◆ SUPPLIED PASSAGE
+-------+
Even if GM implements the planned operating actions that are substantially within its control, GM's estimated liquidity during the remainder of 2008 will approach the minimum amount necessary to operate its business. Looking into the first two quarters of 2009, even with its planned actions, the company's estimated liquidity will fall significantly short of that amount unless economic and automotive industry conditions significantly improve, it receives substantial proceeds from asset sales, takes more aggressive working capital initiatives, gains access to capital markets and other private sources of funding, receives government funding under one or more current or future programs, or some combination of the foregoing. The success of GM's plans necessarily depends on other factors, including global economic conditions and the level of automotive sales, particularly in the United States and Western Europe.

General Motors Press Release announcing 3rd Quarter Results – November 7, 2008



This past Friday, General Motors (chart set, 8k) and Ford ( 3Q presentation) released their very troubling 3rd Quarter financial results. GM announced that it had lost $2.5 billion and Ford posted a net loss of $129 million. All things considering the operating loss was not a complete catastrophe given the sales slide, however the gross cash each company was carrying as of October 31 raises a red flag. Both companies had a staggering combined negative cash flow of over $14 billion during this period.

In the 3rd Quarter GM burned through $6.9 billion in cash reducing its cash position to $16.2 billion (Table 1). The cold hard fact is, in order for GM to stay in business the company had stated it must have at least $11 to $14 billion in cash on hand. GM’s cash position is now dangerously low. Keep in mind that the $16.2 billion cash available was as of the end of September and did not factor in the cash burn over the past month and a half. At the most recent burn rate GM’s cash positions could be at $14 billion.

General Motors Summary 2008 2007 0/U 2007
Revenue $ 37.9 $ 43.7 $ (5.8)
Net income $ (2.5) $ 42.5 $ (40.0)
Adjusted operating cash flow $ (6.9) $ (2.5) $ (4.4)
Gross cash $ 16.2 $ 30.0 $ (14.8)

Ford Summary

Revenue $ 32.1 $ 41.1 $ (9.0)
Net income $ (129.0) $ (380.0) $ 251.0
Adjusted operating cash flow $ (7.7) $ (1.3) $ (6.4)
Gross cash $ 18.9 $ 35.6 $ (16.7)

Table 1: General Motors and Ford 3rd Quarter Results

Ford’s situation is deteriorating just as quickly, yet Ford has more breathing room than GM. Even though Ford burned $7.7 billion in the quarter, the company had almost $19 billion in the bank and has a $10 billion credit facility that GM does not have. Because Ford is also a smaller company their minimal cash level is probably a couple billion less than GM’s. The exact number is not known. Also like GM, almost all of their global operations were in the red in the 3rd Quarter. The one bright spot was South America which showed an almost $500 million profit. GM showed a similar result. However, as the economic crisis becomes global, that could also change quickly. Morover, out of the two companies, GM is the immediate concern.
+-------+
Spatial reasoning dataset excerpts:
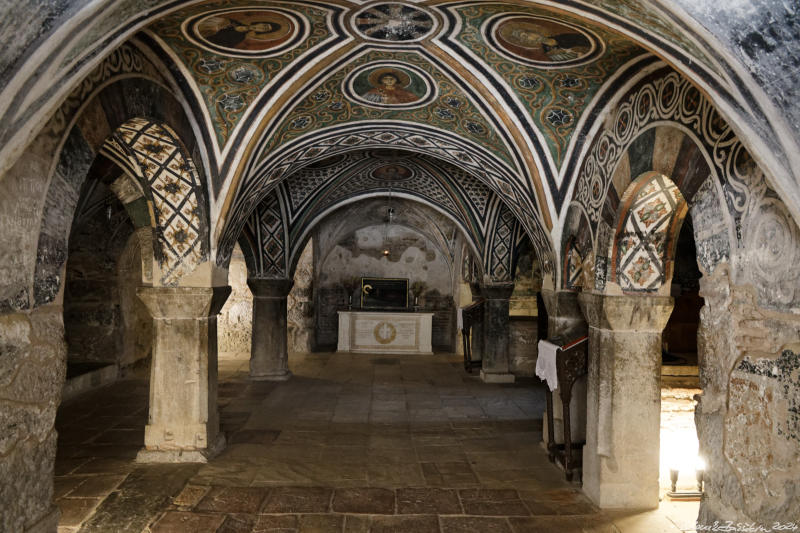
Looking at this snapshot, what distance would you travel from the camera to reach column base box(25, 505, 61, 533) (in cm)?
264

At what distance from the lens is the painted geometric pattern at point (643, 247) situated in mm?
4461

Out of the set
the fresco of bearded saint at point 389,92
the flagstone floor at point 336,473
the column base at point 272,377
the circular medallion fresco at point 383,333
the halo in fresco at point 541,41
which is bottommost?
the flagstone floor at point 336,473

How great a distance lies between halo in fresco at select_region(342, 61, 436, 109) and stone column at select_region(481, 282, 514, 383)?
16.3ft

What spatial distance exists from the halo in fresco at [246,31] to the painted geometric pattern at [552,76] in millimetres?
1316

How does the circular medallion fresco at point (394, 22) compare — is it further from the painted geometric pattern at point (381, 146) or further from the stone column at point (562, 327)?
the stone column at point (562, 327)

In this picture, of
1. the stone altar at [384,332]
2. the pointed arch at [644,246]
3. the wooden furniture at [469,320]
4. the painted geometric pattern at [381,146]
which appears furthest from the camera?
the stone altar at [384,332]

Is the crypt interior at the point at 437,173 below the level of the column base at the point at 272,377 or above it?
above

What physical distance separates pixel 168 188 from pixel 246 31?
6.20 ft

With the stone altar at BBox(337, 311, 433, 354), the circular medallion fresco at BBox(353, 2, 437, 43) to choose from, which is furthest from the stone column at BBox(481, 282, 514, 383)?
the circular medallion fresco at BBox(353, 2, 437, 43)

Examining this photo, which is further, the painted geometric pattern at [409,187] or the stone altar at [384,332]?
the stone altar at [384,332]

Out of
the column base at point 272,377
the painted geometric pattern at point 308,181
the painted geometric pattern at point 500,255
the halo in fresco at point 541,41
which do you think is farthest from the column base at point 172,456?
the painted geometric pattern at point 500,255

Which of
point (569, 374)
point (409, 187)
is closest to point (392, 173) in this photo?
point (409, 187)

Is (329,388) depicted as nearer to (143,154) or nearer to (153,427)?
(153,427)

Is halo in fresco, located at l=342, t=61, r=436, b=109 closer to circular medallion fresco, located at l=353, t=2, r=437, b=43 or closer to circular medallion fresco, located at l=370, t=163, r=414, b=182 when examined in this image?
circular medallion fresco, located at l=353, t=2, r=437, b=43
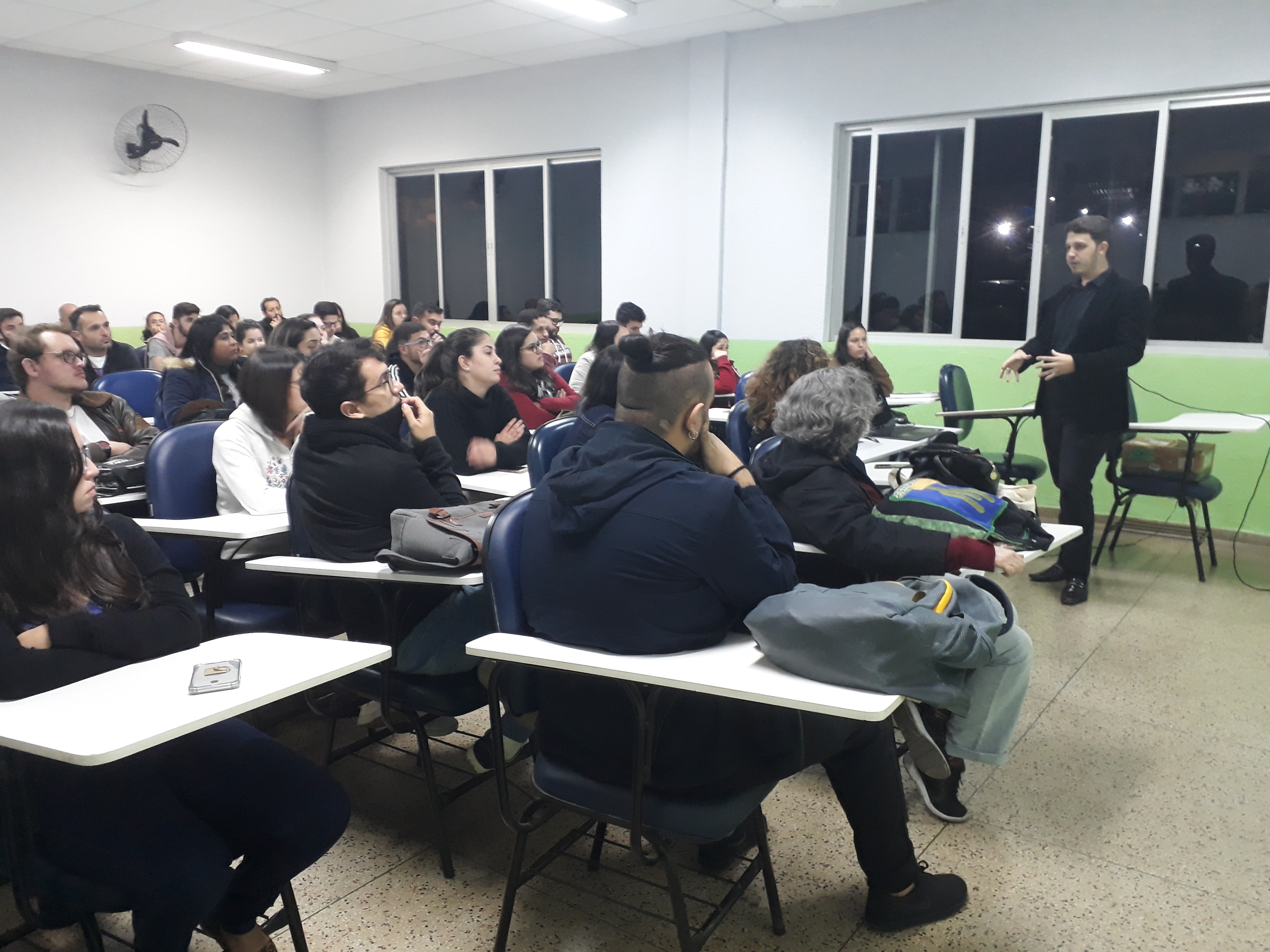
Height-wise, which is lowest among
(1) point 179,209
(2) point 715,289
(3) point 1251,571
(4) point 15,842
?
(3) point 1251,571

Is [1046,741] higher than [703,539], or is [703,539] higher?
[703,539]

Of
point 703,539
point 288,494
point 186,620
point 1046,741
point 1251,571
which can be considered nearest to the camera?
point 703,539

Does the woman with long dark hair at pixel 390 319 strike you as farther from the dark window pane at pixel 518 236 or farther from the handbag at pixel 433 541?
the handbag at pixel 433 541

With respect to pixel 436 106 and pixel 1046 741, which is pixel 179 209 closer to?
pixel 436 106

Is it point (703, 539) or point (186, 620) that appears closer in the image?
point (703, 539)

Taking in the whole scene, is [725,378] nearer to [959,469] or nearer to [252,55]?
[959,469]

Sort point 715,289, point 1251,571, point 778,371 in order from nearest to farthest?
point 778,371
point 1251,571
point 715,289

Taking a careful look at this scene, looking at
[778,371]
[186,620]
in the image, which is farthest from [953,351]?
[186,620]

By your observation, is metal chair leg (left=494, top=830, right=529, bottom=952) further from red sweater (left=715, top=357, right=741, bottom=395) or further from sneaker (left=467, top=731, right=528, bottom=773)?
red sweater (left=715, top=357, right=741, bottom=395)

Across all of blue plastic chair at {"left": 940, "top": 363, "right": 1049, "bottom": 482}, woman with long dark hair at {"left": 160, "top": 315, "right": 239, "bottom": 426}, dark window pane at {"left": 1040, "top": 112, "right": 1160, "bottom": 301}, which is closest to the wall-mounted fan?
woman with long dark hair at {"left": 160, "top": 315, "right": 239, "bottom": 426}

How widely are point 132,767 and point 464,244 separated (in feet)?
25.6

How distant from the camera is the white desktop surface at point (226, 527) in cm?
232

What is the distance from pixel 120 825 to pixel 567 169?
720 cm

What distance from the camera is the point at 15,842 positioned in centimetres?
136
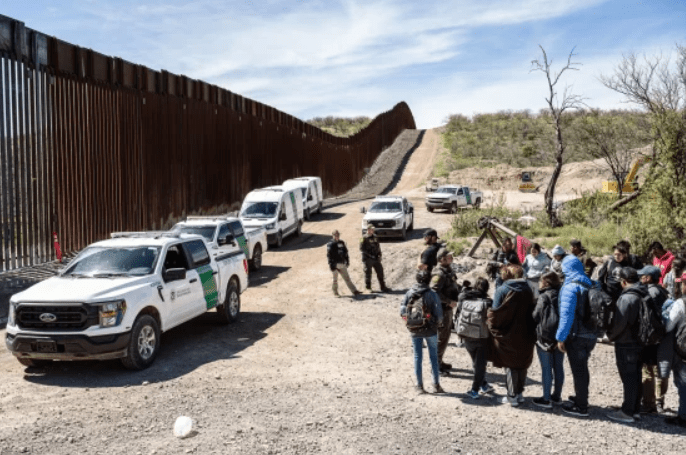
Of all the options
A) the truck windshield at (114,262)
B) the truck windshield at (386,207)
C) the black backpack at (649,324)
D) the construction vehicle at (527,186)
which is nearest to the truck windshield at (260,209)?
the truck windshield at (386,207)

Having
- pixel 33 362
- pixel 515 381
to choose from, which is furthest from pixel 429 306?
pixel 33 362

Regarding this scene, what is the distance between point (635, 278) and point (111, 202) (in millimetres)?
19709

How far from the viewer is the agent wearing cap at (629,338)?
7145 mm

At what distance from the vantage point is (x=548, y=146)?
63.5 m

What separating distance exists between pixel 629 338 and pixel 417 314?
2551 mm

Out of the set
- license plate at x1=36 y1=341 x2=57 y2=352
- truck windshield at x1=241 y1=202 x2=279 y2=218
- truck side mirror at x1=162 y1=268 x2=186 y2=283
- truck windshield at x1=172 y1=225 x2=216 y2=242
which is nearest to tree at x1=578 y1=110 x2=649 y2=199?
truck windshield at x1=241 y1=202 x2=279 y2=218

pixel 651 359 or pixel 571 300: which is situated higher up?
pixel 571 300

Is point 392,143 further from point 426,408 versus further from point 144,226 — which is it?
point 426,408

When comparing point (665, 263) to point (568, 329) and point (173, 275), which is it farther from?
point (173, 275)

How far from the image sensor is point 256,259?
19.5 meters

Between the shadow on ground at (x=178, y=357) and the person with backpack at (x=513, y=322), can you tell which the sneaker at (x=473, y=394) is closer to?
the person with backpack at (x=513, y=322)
+-------+
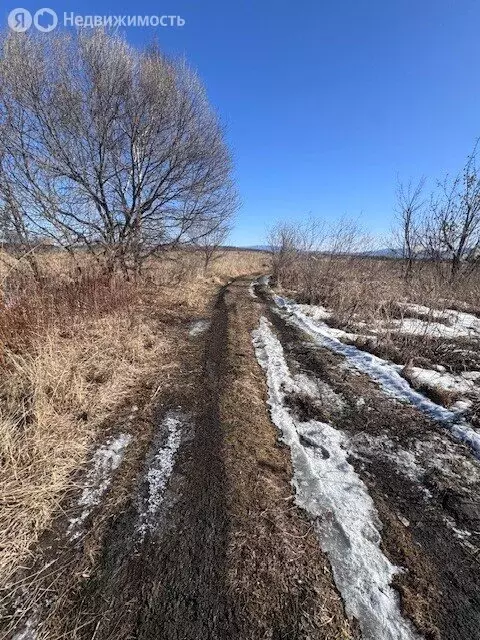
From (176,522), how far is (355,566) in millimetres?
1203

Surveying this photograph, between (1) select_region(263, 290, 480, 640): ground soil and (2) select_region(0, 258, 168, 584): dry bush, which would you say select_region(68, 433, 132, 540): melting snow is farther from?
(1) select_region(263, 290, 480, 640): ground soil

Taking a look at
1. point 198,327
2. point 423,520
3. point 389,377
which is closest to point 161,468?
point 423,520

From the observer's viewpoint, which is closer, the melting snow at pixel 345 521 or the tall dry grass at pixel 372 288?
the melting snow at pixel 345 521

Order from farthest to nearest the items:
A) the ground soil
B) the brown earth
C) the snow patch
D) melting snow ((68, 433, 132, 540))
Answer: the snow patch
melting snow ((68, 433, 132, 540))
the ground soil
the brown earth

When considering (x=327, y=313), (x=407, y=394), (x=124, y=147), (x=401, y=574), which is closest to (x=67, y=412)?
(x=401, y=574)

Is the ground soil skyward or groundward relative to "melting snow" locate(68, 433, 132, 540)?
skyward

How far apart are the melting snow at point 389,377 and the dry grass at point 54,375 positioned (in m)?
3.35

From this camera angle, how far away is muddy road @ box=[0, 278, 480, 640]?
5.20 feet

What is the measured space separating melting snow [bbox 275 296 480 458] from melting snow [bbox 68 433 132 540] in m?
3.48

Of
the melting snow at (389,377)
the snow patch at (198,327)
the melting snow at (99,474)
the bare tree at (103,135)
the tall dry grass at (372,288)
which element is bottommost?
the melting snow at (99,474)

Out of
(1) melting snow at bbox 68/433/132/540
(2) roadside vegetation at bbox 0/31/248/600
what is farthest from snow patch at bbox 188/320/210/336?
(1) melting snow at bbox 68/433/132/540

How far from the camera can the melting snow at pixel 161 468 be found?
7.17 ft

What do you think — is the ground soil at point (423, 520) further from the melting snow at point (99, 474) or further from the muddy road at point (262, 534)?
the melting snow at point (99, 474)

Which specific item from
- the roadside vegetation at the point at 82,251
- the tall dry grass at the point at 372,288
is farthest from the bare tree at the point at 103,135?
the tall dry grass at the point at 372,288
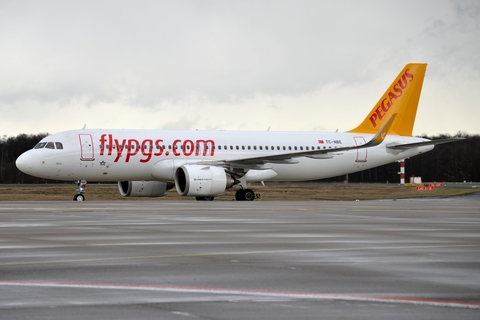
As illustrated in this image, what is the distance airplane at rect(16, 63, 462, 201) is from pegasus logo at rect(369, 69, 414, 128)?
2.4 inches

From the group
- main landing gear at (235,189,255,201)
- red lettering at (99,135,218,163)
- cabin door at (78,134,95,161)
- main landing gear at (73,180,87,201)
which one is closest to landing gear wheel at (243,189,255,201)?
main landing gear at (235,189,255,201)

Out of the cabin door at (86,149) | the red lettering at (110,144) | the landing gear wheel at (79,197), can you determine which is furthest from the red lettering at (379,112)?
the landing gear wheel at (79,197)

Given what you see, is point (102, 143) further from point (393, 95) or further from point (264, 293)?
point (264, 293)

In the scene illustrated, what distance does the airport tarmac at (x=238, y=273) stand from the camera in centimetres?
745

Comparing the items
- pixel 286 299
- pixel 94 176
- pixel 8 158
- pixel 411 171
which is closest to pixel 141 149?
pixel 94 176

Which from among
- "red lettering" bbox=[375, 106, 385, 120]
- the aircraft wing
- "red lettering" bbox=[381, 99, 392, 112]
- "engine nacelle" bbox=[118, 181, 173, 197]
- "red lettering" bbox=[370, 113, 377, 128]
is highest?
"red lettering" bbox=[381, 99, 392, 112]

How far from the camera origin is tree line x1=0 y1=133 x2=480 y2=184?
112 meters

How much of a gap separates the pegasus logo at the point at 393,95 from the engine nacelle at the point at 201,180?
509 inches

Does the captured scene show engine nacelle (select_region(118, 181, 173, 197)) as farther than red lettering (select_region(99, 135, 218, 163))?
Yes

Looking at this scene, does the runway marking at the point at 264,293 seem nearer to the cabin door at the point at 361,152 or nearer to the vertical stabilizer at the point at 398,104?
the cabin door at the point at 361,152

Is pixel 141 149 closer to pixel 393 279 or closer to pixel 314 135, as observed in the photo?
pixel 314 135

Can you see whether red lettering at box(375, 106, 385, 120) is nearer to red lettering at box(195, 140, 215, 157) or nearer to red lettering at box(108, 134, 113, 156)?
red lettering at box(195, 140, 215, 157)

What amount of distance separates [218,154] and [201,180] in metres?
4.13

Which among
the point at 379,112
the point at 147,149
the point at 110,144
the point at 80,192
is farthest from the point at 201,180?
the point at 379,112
+-------+
◆ WHAT YOU NEED TO DO
Continue the article on GM's and Ford's third-quarter 2008 results, picking up after its final sentence.

◆ TASK ANSWER
At the 3rd Quarter press conference GM made a number of announcements. Of significance was the company put an end to a possible merger with Chrysler and had decided to focus on the company’s own liquidity problems.

GM stated:

GM has recently explored the possibility of a strategic acquisition that it believed would generate significant cost reduction synergies and substantially strengthens GM’s financial position in the medium and long term, while being neutral or modestly positive to cash flow even in the near term. While the acquisition could potentially have provided significant benefits, the company has concluded that it is more important at the present time to focus on its immediate liquidity challenges and, accordingly, considerations of such a transaction as a near term priority have been set aside.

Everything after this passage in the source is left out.